On the intersection of an Infinite and Eternal God and Einstein's Theory of Special Relativity

Given the title of this thread, the primary question is: Is there an intersection? In my opinion, there is. In order to demonstrate it, I begin by describing a thought-experiment: The Double Triplet Scenario.

(Nota Bene: Edited 12/26/2020 in order to correct several Figure-labeling errors.–T.S.)

To be infinite and eternal invites the acknowledgement and use of two abstract terms: Absolute space and absolute time.

I see no reason to accept such a premise. Sounds nonsensical to me. God being infinite has nothing to do with either space or time. And I do not see how eternal applies to God except in a relative way – such as to say, for example, that there is no period of time without God.

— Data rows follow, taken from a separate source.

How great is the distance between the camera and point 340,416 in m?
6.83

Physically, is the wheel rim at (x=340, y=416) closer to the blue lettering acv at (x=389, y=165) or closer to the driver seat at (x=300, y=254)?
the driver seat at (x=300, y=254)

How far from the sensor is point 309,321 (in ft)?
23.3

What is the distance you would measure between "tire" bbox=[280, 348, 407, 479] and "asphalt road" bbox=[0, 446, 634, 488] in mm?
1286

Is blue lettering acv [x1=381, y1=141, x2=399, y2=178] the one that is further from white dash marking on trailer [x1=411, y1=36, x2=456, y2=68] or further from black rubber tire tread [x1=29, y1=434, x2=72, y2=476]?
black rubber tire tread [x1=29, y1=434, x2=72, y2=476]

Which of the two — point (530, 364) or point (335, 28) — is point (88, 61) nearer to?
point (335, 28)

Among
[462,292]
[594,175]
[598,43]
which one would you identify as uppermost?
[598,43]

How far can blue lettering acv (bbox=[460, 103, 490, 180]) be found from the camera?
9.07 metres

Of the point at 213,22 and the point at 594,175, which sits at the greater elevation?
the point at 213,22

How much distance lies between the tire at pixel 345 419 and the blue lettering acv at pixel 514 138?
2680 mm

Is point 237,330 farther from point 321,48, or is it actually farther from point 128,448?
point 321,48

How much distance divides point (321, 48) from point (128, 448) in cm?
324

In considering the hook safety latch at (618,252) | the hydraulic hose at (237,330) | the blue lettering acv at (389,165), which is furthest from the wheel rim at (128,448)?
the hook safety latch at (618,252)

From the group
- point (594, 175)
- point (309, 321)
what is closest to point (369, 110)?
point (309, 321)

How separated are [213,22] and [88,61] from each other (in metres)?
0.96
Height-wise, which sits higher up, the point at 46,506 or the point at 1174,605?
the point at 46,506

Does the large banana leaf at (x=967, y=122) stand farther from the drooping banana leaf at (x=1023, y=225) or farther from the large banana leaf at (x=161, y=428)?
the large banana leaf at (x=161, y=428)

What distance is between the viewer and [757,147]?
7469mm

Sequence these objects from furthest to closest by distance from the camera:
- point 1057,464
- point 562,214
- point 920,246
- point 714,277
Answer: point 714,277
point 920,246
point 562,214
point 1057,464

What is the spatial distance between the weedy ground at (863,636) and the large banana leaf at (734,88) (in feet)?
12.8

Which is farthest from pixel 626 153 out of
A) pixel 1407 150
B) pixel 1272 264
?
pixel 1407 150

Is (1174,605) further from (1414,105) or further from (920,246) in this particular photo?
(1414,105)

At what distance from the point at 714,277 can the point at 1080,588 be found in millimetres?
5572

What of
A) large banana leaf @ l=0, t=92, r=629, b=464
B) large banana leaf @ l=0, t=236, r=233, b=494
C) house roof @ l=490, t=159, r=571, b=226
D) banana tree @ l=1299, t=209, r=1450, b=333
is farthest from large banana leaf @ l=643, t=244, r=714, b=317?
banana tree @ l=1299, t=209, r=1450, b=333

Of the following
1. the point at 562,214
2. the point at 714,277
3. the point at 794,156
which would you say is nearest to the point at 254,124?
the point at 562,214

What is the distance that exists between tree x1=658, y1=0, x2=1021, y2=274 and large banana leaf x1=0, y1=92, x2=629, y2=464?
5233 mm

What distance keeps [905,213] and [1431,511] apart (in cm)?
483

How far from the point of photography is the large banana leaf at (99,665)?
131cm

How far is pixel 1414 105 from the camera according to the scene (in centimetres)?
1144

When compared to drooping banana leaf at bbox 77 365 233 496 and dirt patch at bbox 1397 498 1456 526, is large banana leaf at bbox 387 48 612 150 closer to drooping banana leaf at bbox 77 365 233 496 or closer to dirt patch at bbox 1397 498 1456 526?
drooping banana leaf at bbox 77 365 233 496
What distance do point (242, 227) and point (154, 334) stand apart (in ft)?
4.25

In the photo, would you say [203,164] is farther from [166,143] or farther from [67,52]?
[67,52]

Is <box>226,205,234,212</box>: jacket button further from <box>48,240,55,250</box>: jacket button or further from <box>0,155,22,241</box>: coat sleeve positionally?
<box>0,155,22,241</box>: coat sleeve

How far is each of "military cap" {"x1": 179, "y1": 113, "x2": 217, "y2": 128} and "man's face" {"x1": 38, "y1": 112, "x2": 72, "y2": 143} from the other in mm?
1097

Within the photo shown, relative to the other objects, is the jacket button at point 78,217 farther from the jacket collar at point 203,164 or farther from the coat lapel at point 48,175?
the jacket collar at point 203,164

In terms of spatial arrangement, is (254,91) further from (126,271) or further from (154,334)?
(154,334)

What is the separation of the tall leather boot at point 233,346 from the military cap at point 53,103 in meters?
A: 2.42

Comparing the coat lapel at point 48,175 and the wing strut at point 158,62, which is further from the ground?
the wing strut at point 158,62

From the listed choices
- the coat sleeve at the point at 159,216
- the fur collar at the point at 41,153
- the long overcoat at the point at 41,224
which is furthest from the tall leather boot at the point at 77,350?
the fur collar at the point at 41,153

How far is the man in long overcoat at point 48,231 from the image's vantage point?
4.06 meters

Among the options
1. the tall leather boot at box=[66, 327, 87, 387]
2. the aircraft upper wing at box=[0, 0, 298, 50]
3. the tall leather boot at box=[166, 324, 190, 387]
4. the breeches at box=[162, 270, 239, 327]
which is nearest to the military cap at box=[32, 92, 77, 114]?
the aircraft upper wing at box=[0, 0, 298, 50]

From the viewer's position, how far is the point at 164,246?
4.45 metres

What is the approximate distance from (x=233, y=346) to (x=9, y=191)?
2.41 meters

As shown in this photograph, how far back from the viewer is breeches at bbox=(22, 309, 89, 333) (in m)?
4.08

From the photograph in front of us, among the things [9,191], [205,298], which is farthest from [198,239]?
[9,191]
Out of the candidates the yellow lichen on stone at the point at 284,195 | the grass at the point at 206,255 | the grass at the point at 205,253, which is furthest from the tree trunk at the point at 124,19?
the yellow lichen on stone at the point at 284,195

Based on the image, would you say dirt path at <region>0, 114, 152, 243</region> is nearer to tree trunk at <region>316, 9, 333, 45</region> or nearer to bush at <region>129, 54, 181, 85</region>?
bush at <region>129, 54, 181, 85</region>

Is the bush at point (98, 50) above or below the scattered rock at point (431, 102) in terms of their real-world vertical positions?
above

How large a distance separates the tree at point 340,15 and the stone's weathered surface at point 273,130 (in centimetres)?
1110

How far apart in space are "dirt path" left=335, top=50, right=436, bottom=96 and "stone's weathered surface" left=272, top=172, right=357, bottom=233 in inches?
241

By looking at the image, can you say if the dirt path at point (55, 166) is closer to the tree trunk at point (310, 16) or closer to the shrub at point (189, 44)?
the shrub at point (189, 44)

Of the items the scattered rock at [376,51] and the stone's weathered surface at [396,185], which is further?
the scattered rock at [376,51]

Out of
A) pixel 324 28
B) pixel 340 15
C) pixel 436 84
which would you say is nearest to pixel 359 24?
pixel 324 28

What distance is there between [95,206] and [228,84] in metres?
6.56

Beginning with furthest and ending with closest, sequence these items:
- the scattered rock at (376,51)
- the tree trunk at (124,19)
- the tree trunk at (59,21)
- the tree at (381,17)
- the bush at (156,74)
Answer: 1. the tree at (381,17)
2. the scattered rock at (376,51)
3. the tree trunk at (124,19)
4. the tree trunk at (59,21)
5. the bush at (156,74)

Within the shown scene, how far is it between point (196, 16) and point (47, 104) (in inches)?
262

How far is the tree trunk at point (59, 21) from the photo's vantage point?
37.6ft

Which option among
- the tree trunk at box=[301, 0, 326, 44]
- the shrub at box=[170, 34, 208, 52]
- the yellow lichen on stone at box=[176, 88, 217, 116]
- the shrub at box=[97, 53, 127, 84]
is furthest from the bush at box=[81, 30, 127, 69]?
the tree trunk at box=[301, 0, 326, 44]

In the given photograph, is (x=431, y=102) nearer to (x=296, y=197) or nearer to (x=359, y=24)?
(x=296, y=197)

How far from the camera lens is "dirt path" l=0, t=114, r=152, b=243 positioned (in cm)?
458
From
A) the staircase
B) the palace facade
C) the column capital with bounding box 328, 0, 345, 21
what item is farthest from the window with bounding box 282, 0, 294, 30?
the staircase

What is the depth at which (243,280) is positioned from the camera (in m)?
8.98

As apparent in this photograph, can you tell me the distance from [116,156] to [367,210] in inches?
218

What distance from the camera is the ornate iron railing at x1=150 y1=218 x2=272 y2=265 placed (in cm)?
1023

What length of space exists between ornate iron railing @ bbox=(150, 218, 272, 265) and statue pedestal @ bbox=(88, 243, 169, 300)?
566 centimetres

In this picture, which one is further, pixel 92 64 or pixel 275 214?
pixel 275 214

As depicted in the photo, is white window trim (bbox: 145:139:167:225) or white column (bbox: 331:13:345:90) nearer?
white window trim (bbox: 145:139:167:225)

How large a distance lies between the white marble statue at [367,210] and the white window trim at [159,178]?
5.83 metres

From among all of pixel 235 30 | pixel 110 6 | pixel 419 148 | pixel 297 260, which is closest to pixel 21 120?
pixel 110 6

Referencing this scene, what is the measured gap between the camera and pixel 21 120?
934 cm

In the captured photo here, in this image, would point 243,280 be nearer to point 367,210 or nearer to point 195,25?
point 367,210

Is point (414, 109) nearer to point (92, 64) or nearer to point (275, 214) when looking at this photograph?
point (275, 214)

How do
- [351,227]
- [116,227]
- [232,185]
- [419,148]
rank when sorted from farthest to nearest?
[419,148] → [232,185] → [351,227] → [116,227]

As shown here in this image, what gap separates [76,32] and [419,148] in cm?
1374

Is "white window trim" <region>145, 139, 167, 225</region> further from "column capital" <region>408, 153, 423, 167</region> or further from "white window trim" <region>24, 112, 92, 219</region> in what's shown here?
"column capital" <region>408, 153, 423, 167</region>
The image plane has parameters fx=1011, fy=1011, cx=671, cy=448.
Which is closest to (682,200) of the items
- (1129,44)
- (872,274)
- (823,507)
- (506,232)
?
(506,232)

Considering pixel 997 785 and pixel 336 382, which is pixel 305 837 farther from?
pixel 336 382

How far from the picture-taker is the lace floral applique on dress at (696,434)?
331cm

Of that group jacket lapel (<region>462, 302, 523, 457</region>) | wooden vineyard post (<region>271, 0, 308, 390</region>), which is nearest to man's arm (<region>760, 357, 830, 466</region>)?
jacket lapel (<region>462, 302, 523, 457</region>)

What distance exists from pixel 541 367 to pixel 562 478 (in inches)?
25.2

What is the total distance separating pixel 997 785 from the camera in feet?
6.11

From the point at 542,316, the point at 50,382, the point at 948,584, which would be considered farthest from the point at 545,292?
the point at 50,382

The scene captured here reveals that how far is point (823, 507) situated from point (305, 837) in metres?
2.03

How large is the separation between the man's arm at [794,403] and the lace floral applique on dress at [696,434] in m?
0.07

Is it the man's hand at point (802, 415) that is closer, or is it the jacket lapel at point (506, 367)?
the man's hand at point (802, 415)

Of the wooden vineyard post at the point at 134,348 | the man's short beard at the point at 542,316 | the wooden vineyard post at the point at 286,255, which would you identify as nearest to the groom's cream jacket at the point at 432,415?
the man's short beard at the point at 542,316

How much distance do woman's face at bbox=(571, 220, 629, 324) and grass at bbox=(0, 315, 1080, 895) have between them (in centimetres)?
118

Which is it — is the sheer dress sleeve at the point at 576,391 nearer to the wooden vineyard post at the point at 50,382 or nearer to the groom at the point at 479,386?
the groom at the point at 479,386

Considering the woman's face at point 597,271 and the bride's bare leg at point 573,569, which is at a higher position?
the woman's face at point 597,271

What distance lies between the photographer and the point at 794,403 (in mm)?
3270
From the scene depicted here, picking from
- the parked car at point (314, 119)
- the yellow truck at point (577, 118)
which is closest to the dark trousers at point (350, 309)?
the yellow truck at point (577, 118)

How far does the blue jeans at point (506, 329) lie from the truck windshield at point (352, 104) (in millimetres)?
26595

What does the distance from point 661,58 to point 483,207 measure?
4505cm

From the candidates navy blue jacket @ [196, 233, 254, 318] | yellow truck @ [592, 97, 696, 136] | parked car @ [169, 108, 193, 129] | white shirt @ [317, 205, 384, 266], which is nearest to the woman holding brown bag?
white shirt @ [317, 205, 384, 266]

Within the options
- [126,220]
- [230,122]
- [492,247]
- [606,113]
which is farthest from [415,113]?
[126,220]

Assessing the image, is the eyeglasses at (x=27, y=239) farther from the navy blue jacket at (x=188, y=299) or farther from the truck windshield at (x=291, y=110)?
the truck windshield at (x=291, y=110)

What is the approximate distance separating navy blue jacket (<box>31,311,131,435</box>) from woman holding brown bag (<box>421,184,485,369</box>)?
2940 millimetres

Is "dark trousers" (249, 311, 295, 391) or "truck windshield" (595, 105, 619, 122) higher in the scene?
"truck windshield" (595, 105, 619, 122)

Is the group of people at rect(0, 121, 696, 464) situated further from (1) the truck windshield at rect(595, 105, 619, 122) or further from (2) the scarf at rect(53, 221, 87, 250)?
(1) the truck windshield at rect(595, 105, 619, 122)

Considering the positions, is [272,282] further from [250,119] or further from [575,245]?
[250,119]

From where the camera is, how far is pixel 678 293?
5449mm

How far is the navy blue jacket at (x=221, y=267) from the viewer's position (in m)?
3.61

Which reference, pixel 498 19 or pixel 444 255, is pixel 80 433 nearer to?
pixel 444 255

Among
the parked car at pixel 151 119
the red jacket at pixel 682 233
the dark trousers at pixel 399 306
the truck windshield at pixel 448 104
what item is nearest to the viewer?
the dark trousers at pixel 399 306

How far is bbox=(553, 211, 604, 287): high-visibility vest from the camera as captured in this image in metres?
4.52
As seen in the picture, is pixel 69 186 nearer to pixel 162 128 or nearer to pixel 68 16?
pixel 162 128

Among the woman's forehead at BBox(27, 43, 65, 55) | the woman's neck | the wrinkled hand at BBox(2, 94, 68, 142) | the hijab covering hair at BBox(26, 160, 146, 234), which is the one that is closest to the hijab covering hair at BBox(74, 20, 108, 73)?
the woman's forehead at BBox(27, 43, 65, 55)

Absolute space and absolute time simply have no validity in either science or theology. In science the notion that space or time are absolute are shown to be incorrect in so far as we can measure them – they are just ways in which the events of the physical universe are ordered (and because of the Minkowsky structure this ordering is not as you might expect). In theology, space and time are things created by God so there is nothing absolute about them there either. And it only makes sense that God is outside what He has created. But since there is nothing singular or absolute about space and time this does not mean that God is without space and time of His own as He chooses to use them.

God encompasses eternal, infinite creation. He is not restricted to it.